The Earth's climate is constantly changing, significantly impacting human life and societal development. Over the past 420,000 years, the planet has experienced four cooling periods, interspersed with interglacial phases. The Holocene, which began around 12,000 years ago, is characterized by relatively comfortable conditions and includes 13 cycles of warming and cooling.
Currently, scientists studying ice cores from Greenland and Antarctica (Lake Vostok) can reconstruct climate data from hundreds of thousands of years ago. Approximately 5,500 years ago, the Holocene optimum began, after which temperatures declined. Since the mid-19th century, there has been a trend towards warming, driven by increased carbon dioxide levels and human impact.
Climate studies are crucial for assessing environmental conditions and economic factors, especially in agriculture. The current climate warming has become noticeable within just one generation and may affect resources and human survival. Analyzing past temperatures using information technologies enables the creation of reliable climate forecasts.
In recent years, significant progress has been made in processing big data, allowing the use of vast amounts of information for more accurate predictions and filling gaps in observations. The concept of the Internet of Things (IoT) connects devices for data collection, opening new horizons for scientific research.
Victoria Erofeeva, an associate professor at the Department of Environmental Safety and Engineering, Zhanna Zhukova, a senior lecturer at the same department, and a group of students from the Faculty of Cybernetics and Information Security compared methods for processing available temperature data from several meteorological stations in Queensland, Australia, for the historical period up to 2018, and conducted a control forecast for the next five years, as well as a final temperature change prediction up to 2030 using artificial intelligence.
For the analysis and prediction of climate changes, Queensland, Australia, was chosen for its numerous meteorological stations and long temperature records. Data on average annual temperatures from the stations were compiled into two files: the first file contained actual temperature data for 236 stations over the observation period from 1856 to 2022, while the second file included data from five stations located at different latitudes during the same period.

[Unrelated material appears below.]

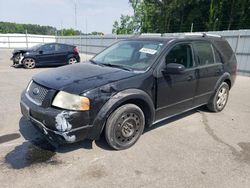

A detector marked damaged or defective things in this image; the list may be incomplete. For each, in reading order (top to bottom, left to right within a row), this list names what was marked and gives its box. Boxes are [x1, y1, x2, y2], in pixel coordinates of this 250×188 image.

damaged front bumper [19, 91, 94, 144]
cracked bumper [19, 91, 94, 144]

To forecast temperatures from the first file, methods such as k-nearest neighbors (KNN), Linear Regression, and seasonal autoregressive integrated moving average (SARIMA) were applied, without using random dispersion.
For a clear demonstration of the work, nine stations with long observation records were selected. A more detailed comparison of temperature variability from the second file was conducted using the Random Forest Regressor method for the five stations. This method allows for comparing the maximum and minimum predicted temperatures with actual values. The methods were evaluated based on the mean squared error (MSE).
"The accuracy of the forecast for the stations from the second file was calculated for two runs, as random dispersion was applied using the random forest method during forecasting. Each run of the program produces new values based on those available in file #2. As a result, predictions were obtained that accounted for random variables, which were different (but not significantly) for each run of the program.
The accuracy was calculated by comparing the predicted temperatures for the two runs with the actual temperatures from the first file. As a result of comparing various methods, the random forest regressor demonstrated that this method predicts temperature values with an accuracy of no less than 96 percent, while the smallest mean squared error was calculated with the k-nearest neighbors (KNN) method: 0.175. Based on the random forest regressor, we conducted forecasting for five stations up to 2030," noted Victoria Erofeeva.
During the research, the scientists noted that the accuracy of the forecasts depends on the size of the initial dataset and the number of hyperparameters, such as tree depth in the random forest, learning rate in gradient boosting, regularization coefficient in linear models, number of neighbors in the k-nearest neighbors method, and various metrics used for model evaluation.
"Comparing temperatures at the five stations for the first file using the random forest regression method showed that the highest maximum and minimum temperatures were predicted at the Weipa and Lockhart Airport stations, while the lowest were at Amberley and Aplthorpe stations," said Zhanna Sergeyevna Zhukova.
An important aspect of the study is the use of machine learning and big data for predicting future temperature regimes, providing a more comprehensive understanding of the complex processes occurring in the atmosphere. The results obtained can serve as a foundation for developing predictive models that account for both global trends and local features of climate dynamics.
More detailed data on future temperature changes can be utilized to enhance agricultural practices, urban planning, and ecological design in the context of climate change.
This material was prepared based on the article "Comparison of Temperature Forecasting Methods Using Data from Queensland, Australia."